Throughout, concert techs intermittently spring to stage, ensuring that the audio cable for Berninger’s microphone is compromise-free, feeding lengths of it to him – akin to a leashed animal – so he can suspend over the stage edge on square podiums, or descend a lit staircase to reach over the barrier into the crowd. During 2013’s Graceless, however, the singular and unpredictable frontman, opts to foray – around the far side of the barrier – into the crowd, a visible riptide of bodies making its way to the left of the stage to be nearer to him in that swell of admiration between artist and fan that’s biblical in appearance. This ‘dramatic lead singer’ paradigm peaks as he makes his way to the far-left exit, throng in-tow, wilting against the doorframe, as if Berninger needed only a rose in hand to reach Smiths-era Morrissey fervour.

These highs are bolstered by a career-spanning set selection, from 2003’s Murder Me Rachael, through Smoke Detector, an inclusion from this year’s surprise second studio release Laugh Track. It’s a dizzying crescendo of danceable indie brilliance that opens a euphoric closing section of the set. Band staples England and Fake Empire follow, hymnally sung back to the stage by an audience now at fever pitch, the accompaniment of live trumpet and trombone signalling victory. About Today closes the initial set, a devastatingly beautiful and bittersweet false coda, and an example of several songs that utilise earned silence from the audience so deftly that there’s a requirement for a sharp intake of breath, as the cavernous arena becomes deathly quiet.
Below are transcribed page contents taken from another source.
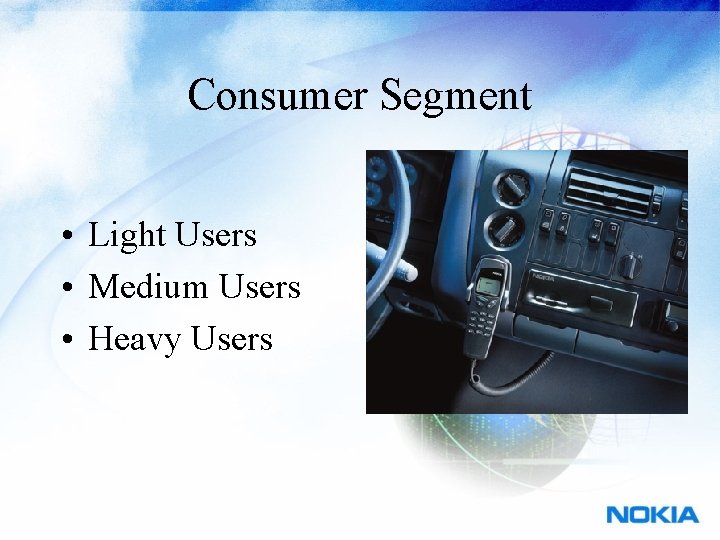 Consumer Segment

• Light Users
• Medium Users
• Heavy Users

NOKIA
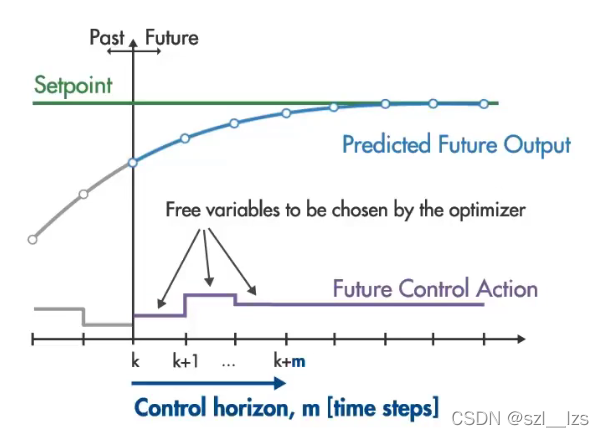 Past Future

Setpoint

Predicted Future Output

Free variables to be chosen by the optimizer

Future Control Action

k k+1 ... k+m

Control horizon, m [time steps]

CSDN @szl__lzs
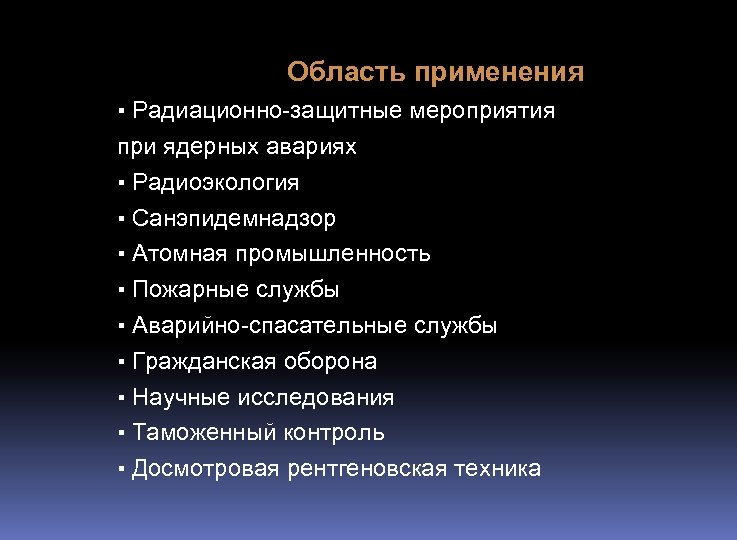 Область применения

▪ Радиационно-защитные мероприятия при ядерных авариях
▪ Радиоэкология
▪ Санэпидемнадзор
▪ Атомная промышленность
▪ Пожарные службы
▪ Аварийно-спасательные службы
▪ Гражданская оборона
▪ Научные исследования
▪ Таможенный контроль
▪ Досмотровая рентгеновская техника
The five-song encore is utterly rousing, as Terrible Love creates waves in the audience, visibly coming to life; the usually more clinical Hydro setting giving way to the satiated yearning of a festival field. As the show concludes, it's evident that The National are a vital example of the touring machine, where they take their place among the vanguard of successful touring veteran bands.